Let me preface this by saying that I consider distributed discussions, wiki, etc., to go along with distributed code tracking long overdue. I say this because there is more wrong with distributed project management than is right and I am not seeing anything in discussion so far that goes beyond existing systems. My goal is not to attack individual ideas but rather to foster a conversation about the underlying problems and the state of the art of distributed project management offers little in terms for constructive critique of anything.
Every attempt to crack the problem I have come across shares the understandable problem of approaching it from the DVCS side. After all, the architecture used to overcome structural challenges in overcoming centralization in code versioning should be easily applicable to related problems. Yes? No? Maybe. This is certainly the case in a larger sense of reasoning about distributed systems but breaks down when treating it as virtually the same exactly problem. Or even worse, as a subset of version control. The mental model is some variation of: it’s all documentation. This is not the case because otherwise it would be part of the documentation. What we are talking about here metadata about the project. While some of it may refer to a particular line, in a particular state, in a particular branch, residing in a particular repository in a general sense it does not. Let’s look at the most basic approach first.
Dump it all in the same repository as the code with some automation to handle ticketing and whatnot. The later should clearly indicate an issue. Automated commits in general indicate an abuse of a VCS and automated commits of automatically generated data is particularly egregious. You would not automatically commit code every time you saved it, so you should not treat other data as a second class citizen. In one sense or another it is going to be out of sync with the actual code, clutter the log, pull in all sorts of metadata into what would otherwise be clean merges and generally will get in the way of dealing with version control. At the very least descriptions for anything but targeted wiki edits and new issues are all but assured to be repetitive junk. It is possible to mentally or pragmatically filter out all this noise but that’s a clear indicator that it may not belong in the first place. Enter separate but equal.
Dump it all next to the repository, with tight integration. In the best case scenario this takes advantage of a solid distributed storage mechanism but it usually ends there. This can work decently well for parts of the project metadata that are the closest to actually being documentation, like a wiki, but it is not optimal and that becomes apparent the further it gets from the idealized model with a line of text as the fundamental unit of change under careful manual review. Since the wiki is the best case let’s start there.

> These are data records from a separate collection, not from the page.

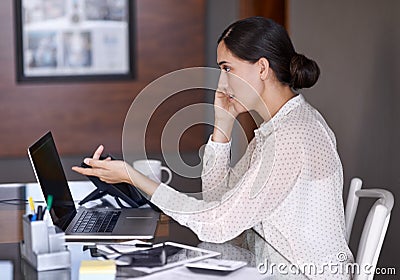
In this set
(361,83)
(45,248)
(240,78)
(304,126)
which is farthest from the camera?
(361,83)

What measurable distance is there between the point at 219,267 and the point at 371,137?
173 centimetres

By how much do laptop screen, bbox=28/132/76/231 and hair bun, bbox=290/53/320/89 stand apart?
0.74 m

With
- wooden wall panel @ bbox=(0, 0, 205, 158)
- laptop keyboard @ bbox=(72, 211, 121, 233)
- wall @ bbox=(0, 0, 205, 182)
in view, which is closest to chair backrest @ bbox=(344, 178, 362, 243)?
laptop keyboard @ bbox=(72, 211, 121, 233)

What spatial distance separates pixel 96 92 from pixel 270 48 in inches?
175

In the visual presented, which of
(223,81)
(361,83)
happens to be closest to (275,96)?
(223,81)

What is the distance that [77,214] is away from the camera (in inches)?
93.6

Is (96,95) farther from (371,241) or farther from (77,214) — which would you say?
(371,241)

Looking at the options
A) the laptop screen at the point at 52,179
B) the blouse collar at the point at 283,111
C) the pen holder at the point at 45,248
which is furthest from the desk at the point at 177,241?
the blouse collar at the point at 283,111

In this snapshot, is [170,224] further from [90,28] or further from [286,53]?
[90,28]

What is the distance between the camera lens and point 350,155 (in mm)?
3600

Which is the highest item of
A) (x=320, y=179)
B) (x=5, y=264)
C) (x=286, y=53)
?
(x=286, y=53)

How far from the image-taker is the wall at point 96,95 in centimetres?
638

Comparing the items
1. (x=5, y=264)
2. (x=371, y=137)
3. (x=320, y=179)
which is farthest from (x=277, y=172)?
(x=371, y=137)

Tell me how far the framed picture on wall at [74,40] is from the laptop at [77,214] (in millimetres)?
4126
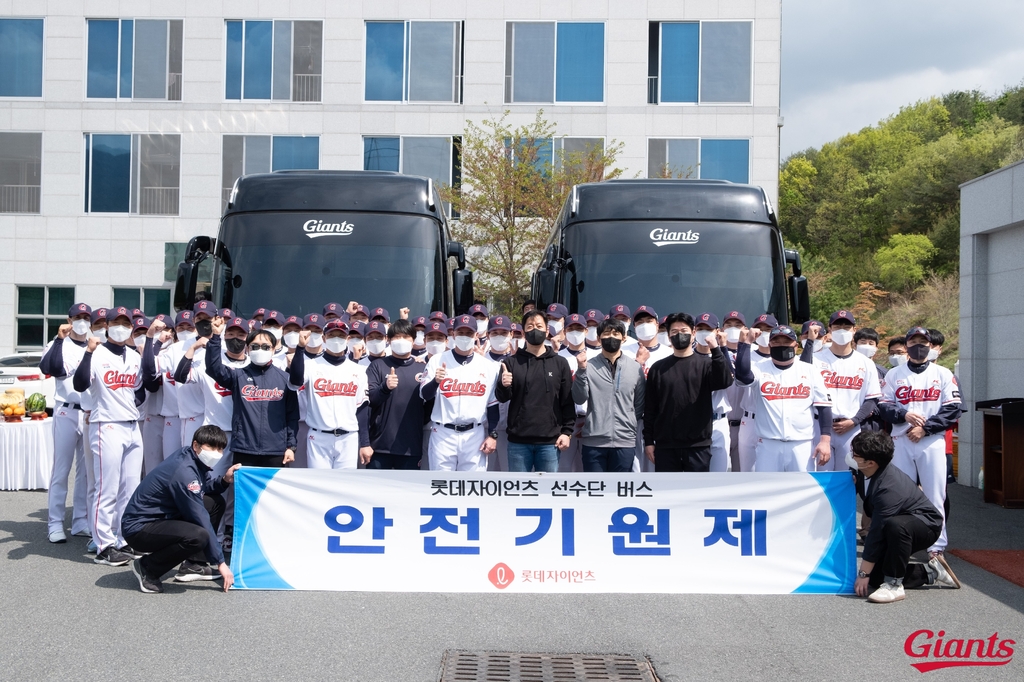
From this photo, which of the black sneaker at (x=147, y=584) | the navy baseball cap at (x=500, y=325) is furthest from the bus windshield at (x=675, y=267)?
the black sneaker at (x=147, y=584)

The main problem of putting a wiki under version control is not so much the format as it is how it is edited. Project meta-documentation, that is documentation that applies to multiple repositories, is not expected to be in sync with the code beside it and so on, could conceivably be housed in a separate repository as it is produced very much like code. Simple saving is separated from adding it to the repository, so the later can be done as a complete change with a coherent description. Not quite the case with a wiki. Saving and auto-saving by necessity produce separate changes. They have so be stored by the server one way or another and the usual solution is to just treat each as a separate commit. This would just be an UI issue (albeit one that most wiki’s simply forego dealing with) as long as individual authors would be able to do the equivalent of commits after ordering their thoughts but the kind of collaborative editing that wiki’s are indented for breaks the code versioning model. It can still be kind of sort of treated as code documentation but I would suggest that for the purposes of project documentation it needs to integrate with discussions more than with code and should be reasoned about accordingly. This leads to discussions/tickets/bug reports whatever you see it as, where any similarity to program code simply breaks down.

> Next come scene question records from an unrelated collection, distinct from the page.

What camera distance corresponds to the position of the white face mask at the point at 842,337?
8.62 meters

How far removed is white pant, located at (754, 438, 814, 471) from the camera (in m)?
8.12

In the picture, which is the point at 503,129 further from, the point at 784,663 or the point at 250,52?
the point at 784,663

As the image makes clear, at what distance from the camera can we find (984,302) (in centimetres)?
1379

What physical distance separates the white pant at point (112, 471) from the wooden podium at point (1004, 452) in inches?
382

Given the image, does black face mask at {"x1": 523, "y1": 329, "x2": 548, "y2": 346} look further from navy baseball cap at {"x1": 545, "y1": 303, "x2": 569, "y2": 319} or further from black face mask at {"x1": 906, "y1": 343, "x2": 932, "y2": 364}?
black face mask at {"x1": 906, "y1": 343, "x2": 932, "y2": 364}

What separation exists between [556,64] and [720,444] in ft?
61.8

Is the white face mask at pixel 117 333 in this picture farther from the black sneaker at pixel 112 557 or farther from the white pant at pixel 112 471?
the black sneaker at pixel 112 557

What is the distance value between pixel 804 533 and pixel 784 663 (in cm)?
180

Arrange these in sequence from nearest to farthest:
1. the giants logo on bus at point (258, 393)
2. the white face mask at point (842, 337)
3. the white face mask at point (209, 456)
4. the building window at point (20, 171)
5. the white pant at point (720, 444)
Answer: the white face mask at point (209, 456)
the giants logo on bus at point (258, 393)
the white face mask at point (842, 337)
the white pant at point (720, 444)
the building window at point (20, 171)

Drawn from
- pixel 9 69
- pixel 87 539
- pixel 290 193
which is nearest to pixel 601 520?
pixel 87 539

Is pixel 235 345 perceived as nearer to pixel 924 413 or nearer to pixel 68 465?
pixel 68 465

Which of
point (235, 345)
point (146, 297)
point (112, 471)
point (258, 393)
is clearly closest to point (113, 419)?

Regardless what exactly the data is, the distinguishing feature is that it is structured. Past author, time and message, there is some sort of a status, tags, references to commits, other threads, etc. It can be stored as json in a code repository but what’s the point? The fundamental unit is a named field, not a line of text, and the units are organized into self contained posts quite unlike files consisting of interwoven edits. Add issues like spam and the ability to easily purge data from being replicated gets mixed into the pot.
My point is that project metadata should be restricted to centralized portals. I would like to see the ability to clone it, edit it locally, be merged together in a sensible fashion while staying accessible to drive by users who just need to file a bug report on the project website.
I have no idea what exactly that looks like and absolutely no idea what the theoretical underpinnings to achieve smooth distributed functioning would be, much less where that diverges with the commutative patches, just that there is more to be gained from approaching it as a separate problem space than bolting on the user experience of a project management system centralized system. Fossil did the later, and it works well enough for what it is but the ticketing portion of it barely benefits from distribution while suffering from its drawbacks and the wiki portion may as well be dynamically rendered documentation from a repository.
What I envision is something along the lines of Foswiki in the ability to intermingle structured data and free form wiki text, with posts that can be freely attached to any and all relevant topics, duplicate tickets that can be merged rather than simply marked as duplicate, feature requests can be directly incorporated into the wiki pages discussing the design to implement said features, arbitrary repositories can be referenced seamlessly without having to point at centralized servers they can be fetched from, etc. Maybe that’s what is being discussed here and I’m just not reading it right but to me it seems like the conversation is inadvertently retracing the missteps I see in Fossil.